Grenzenlose Kreativität
Die Anforderungen für den neuen Dieselantrieb des Tata Nano waren hoch und erforderten eine ungewöhnliche Lösung. Um ein geringes Gewicht, enge Kostenvorgaben und ein robustes Design zu gewährleisten, arbeiteten Entwickler aus Deutschland, Indien, Italien und Österreich eng zusammen. Das Ergebnis: Statt einer herkömmlichen Hochdruckpumpe entwickelten die Bosch-Ingenieure für den indischen Markt eine Steckpumpe weiter, die erstmals im Diesel-Leitwerk in Feuerbach (Deutschland) zum Einsatz gekommen war. In Indien leitete Rakkiappan Baskaran das Steckpumpen-Projekt. Sein Vorteil: Er hatte zu einer Gruppe indischer Ingenieure gehört, die in Feuerbach für die Diesel-Applikation ausgebildet worden waren.

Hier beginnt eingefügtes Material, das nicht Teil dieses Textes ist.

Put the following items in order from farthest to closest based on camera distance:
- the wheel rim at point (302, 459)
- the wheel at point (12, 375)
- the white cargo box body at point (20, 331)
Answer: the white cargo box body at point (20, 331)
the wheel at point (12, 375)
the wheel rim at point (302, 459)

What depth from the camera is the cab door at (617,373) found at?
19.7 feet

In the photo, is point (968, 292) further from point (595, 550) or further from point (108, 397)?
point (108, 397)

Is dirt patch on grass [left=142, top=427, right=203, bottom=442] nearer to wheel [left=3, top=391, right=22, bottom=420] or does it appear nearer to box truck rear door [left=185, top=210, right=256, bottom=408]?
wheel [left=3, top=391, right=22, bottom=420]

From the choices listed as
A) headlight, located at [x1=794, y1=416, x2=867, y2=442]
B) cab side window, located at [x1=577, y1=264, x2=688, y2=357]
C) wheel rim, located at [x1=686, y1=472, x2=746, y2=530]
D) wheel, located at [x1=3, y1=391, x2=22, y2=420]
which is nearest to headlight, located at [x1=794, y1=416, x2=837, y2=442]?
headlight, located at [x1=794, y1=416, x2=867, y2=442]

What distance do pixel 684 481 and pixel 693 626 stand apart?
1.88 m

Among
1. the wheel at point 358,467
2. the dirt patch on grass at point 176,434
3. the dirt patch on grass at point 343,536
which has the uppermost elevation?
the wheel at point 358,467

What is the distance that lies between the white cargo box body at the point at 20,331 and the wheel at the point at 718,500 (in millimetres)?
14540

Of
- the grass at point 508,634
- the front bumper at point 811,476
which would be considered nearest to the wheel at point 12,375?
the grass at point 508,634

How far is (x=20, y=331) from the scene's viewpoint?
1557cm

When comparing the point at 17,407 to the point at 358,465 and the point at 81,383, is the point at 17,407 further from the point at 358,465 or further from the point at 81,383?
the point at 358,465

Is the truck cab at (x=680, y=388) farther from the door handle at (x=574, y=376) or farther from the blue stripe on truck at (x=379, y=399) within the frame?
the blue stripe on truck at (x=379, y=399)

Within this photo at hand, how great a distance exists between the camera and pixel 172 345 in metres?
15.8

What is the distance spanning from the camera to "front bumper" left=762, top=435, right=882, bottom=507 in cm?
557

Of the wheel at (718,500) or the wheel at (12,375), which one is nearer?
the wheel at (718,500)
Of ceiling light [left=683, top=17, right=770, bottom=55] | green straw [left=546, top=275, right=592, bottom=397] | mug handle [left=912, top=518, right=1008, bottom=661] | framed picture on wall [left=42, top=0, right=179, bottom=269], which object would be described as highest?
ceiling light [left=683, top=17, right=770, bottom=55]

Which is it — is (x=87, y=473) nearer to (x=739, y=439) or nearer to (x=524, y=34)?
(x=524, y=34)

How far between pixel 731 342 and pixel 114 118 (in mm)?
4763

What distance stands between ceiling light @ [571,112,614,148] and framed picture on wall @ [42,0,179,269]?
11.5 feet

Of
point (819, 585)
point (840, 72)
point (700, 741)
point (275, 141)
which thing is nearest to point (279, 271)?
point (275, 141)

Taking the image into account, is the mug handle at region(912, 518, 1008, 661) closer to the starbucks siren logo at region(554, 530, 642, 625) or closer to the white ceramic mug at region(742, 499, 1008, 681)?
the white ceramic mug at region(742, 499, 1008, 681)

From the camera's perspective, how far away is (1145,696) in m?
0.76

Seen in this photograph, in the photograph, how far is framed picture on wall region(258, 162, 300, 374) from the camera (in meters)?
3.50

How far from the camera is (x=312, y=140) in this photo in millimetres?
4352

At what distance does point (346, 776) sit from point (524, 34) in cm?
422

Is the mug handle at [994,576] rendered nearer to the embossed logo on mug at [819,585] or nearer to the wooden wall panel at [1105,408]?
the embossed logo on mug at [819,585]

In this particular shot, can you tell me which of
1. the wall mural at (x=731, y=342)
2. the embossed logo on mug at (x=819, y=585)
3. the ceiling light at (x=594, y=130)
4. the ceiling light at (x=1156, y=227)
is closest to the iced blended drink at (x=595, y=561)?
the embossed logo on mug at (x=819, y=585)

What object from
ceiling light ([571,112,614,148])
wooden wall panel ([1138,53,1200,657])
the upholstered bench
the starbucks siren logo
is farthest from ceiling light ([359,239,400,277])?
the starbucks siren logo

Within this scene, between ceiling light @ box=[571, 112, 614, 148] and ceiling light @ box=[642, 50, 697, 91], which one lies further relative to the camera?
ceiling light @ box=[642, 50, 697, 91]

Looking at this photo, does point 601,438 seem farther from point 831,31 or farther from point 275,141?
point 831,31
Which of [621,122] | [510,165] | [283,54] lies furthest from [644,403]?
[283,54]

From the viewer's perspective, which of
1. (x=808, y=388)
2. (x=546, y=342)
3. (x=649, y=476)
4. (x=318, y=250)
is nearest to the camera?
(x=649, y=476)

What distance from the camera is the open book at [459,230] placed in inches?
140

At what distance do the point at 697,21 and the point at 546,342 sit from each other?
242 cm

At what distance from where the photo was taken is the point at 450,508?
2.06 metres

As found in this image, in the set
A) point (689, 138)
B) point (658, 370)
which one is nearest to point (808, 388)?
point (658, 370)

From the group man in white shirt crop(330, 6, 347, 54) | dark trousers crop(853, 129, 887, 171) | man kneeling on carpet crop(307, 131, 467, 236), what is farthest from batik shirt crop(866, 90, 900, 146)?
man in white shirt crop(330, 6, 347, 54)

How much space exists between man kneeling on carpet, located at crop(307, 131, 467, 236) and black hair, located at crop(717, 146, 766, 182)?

Um international erfolgreich agieren zu können, hat Bosch die systematische Förderung interkultureller Kompetenzen auf allen unterschiedlichen Ebenen und über Geschäftsbereiche hinweg etabliert. Aufenthalte von Mitarbeitern außerhalb ihrer Heimat gehören hier ebenso dazu wie interkulturelle Trainings und Entwicklungsprogramme für Fach- und Führungskräfte, Trainees und Auszubildende. Seit Bosch in Regionen wie Asien und Amerika technische Zentren aufgebaut hat, sind multikulturelle Innovationsteams die Regel. Deshalb unterstützen auch Mitarbeiter des Diversity-Managements die Innovations-Workshops beispielsweise mit Methoden, die auf die beteiligten Kulturen zugeschnitten sind. Bosch hat erkannt, dass für Innovationen  Grenzüberschreitungen nicht nur eine notwendige Herausforderung, sondern auch eine große Chance sind.